Google has recently made updates regarding unsupported fields within the robots.txt file. To understand this update, you must also understand what a robots.txt file is. This simple text file will tell web crawlers (or “bots”) how to interact with their site or on a specific page. This file resides in the root directory of your website and has rules about which pages should be and should not be crawled. Keep reading to learn more about the critical functions of robots.txt files and the latest Google update.
Example
User-agent: *
Disallow: /private/
Sitemap: https://www.example.com/sitemap.xml
Critical Functions of Robots.txt Files
As mentioned above, the primary function of the robots.txt file is to provide web crawlers (bots) with instructions on how to interact with a website or page. Some essential functions include:
- Controls Web Crawling: Website developers use the robots.txt file to specify which site areas can be crawled by search engine bots. The “disallow” directive tells search engines not to access certain website pages, files, or sections.

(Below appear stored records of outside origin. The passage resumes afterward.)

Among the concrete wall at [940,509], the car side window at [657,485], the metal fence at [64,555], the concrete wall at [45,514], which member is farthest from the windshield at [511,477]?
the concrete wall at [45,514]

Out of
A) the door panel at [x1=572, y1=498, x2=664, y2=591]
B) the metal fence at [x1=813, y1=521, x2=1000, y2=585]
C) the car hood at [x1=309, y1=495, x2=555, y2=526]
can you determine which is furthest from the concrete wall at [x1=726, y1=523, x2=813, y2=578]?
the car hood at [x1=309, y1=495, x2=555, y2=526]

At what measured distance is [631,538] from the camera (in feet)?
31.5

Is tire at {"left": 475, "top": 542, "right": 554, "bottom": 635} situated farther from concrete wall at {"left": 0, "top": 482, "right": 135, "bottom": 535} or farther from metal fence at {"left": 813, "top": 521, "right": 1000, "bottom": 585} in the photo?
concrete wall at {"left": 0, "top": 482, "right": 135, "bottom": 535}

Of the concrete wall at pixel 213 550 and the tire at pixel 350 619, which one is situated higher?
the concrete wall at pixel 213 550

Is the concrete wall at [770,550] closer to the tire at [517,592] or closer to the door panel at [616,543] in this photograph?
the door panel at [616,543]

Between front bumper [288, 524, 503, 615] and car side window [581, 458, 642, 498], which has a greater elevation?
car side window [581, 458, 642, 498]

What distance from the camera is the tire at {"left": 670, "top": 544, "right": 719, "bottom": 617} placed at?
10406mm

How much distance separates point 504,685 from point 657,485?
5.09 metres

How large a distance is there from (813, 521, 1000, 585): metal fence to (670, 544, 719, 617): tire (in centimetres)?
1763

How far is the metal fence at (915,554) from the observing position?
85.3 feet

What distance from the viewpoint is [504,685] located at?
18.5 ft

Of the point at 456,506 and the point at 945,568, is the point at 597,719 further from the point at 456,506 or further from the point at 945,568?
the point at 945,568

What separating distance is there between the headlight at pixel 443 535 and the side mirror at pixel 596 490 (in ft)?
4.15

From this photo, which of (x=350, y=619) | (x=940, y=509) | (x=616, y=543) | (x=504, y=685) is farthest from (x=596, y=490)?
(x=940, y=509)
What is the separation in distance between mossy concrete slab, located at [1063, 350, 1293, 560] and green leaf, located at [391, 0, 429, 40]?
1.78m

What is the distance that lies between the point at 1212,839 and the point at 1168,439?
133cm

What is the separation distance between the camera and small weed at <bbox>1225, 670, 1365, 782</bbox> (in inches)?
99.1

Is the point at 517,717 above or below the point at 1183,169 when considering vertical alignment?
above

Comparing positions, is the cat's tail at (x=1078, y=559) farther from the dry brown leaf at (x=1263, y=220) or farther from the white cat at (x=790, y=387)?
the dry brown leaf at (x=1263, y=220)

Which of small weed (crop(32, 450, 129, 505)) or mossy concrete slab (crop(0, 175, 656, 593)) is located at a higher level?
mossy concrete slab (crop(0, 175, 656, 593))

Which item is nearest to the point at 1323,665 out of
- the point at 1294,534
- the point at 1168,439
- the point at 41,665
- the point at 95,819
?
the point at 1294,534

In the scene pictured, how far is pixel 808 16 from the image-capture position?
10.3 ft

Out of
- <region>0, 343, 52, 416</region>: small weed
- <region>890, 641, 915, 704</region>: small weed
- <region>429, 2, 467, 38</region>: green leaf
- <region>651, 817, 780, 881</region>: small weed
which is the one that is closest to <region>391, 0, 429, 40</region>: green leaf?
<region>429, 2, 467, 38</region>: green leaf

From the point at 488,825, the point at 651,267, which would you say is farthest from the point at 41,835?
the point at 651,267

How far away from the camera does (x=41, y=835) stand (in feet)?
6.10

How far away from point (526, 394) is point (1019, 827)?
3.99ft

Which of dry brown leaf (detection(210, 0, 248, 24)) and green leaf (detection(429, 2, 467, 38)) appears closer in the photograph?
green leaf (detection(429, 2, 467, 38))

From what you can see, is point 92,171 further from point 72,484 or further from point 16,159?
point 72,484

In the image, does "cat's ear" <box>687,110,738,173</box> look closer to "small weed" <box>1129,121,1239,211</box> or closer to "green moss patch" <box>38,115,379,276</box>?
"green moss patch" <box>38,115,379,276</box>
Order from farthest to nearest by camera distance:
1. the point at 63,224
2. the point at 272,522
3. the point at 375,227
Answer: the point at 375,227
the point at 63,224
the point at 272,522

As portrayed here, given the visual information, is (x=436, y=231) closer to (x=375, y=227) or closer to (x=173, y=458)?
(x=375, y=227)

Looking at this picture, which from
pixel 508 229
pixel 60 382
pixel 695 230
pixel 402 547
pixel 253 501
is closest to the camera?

- Optimize Crawl Budget: By blocking unnecessary pages (category pages, inactive pages, etc), the robots.txt file helps search engines focus on more important pages, improving the site’s efficiency.
- Direct Bots to Sitemaps: Another function of robots.txt files is to help bots discover and crawl all the essential pages of your site efficiently. This is done through the XML sitemap within robots.txt, which is a file that lists the pages you would like to be discovered on the search engine results page.
The Latest Google Robots.txt Update
Google has released a new update for robots.txt files. They will now emphasize that crawlers will ignore any unsupported directives, limited to these four: user-agent, allow, disallow, and sitemap. This will ensure clarity and ensure that unsupported fields previously gone unnoticed will not influence how Google crawls and indexes your site.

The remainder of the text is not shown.